The company’s 25th test flight took off from Spaceport America in New Mexico at 9:15am. The Unity spacecraft reached an altitude of 54.2 miles (87km) and a top speed of Mach 2.94 after being released by carrier aircraft VMS Eve and then landed at the Spaceport at 10:37.
The “Unity 25” mission was Virgin Galactic’s fifth spaceflight and the first since the July 2021. VSS Unity was piloted by Mike Masucci and CJ Sturckow, while VMS Eve was flown by Jameel Janjua and Nicola Pecile. Also onboard Unity were chief astronaut instructor Beth Moses, astronaut instructor Luke Mays, senior engineering manager Christopher Huie and senior manager of internal communications Jamila Gilbert.
Virgin Galactic is to offer flights on its sub-orbital spacecraft to paying tourists who want to experience a few minutes of weightlessness and the view from 50 miles above the Earth. It also plans to provide room on spacecraft for researchers who want to conduct experiments.
Jamila Gilbert said, “I flew to space just one hour from the street I grew up on. It is hard to put into words what this experience was like, but I’m sure I’ll spend the rest of my life trying.
“As one of the very few non- technical people to fly to space, my role in this mission marks a sea change in who can go to space, and is a promising sign of the opportunities Virgin Galactic and the commercial space sector are ushering in.”
“Unity 25 was a fantastic achievement,” said Michael Colglazier, CEO of Virgin Galactic. “Witnessing our inspiring crew’s pure joy upon landing, I have complete confidence in the unique astronaut experience we have built for our customers.
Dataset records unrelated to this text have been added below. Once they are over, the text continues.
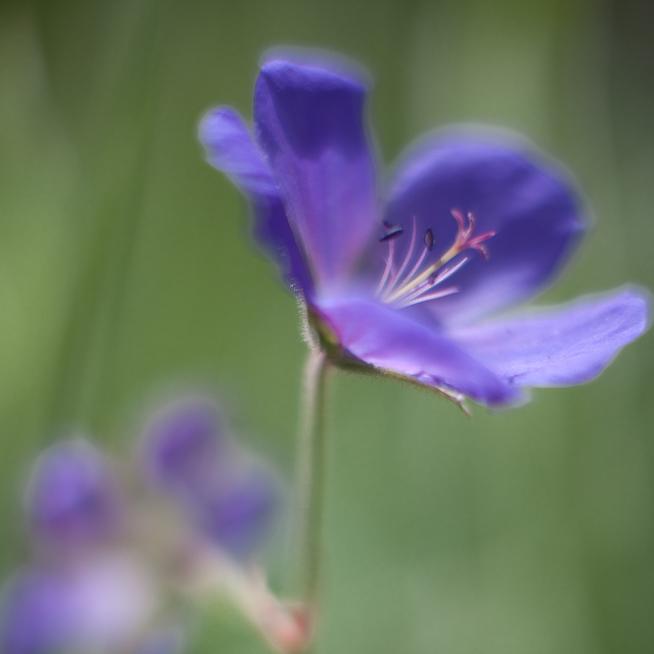 Unknown Blue Flower, Soft #1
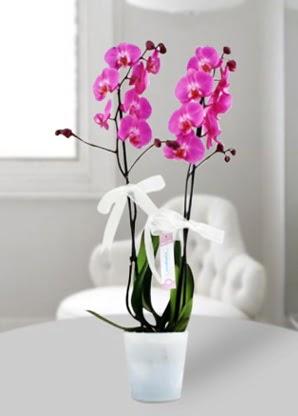 Çift dallı mor orkide  Adana çiçekçiler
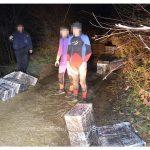 Zeci de mii de pachete cu țigări de contrabandă confiscate la frontiera de nord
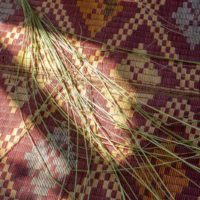 weaving-materials-at-Injalak-Hill-200x200 Mikinj Valley (Red Lily) Arnhem Land sightseeing tour – departs Darwin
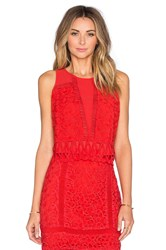 Greylin Melrose Lace Crop Top Red
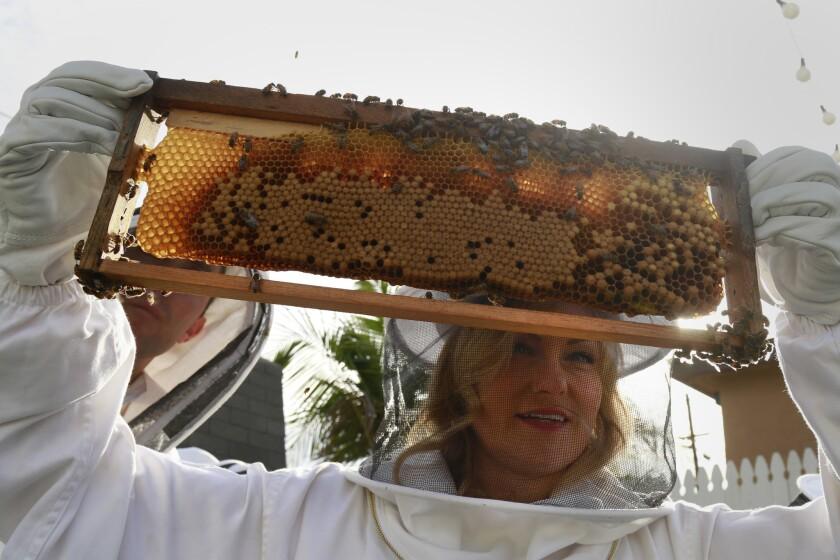 Katrina at Girl Next Door Honey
Our teams now begin post-flight analysis as well as preparation for Galactic 01, our commercial research mission, planned for late June.”
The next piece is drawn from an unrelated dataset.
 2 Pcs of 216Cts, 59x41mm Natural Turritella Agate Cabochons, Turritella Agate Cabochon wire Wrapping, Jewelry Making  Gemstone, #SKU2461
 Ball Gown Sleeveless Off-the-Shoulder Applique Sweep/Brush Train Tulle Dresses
Virgin Galactic was founded in 2004 by billionaire Richard Branson and the development program for its space tourism service has suffered several setbacks. In 2007 a rocket engine explosion killed three people and in 2014 the SpaceShipTwo test vehicle VSS Enterprise crashed killing the test pilot and injuring the co-pilot.
The company then paused operations for longer than initially planned after the 2021 spaceflight to refurbish Eve and Unity after a FAA investigation revealed the spacecraft had veered off course during its flight.
Virgin Galactic plans to expand its fleet and passenger services with its third generation of spacecraft, the Delta class, for 2026 and a new generation of mothership.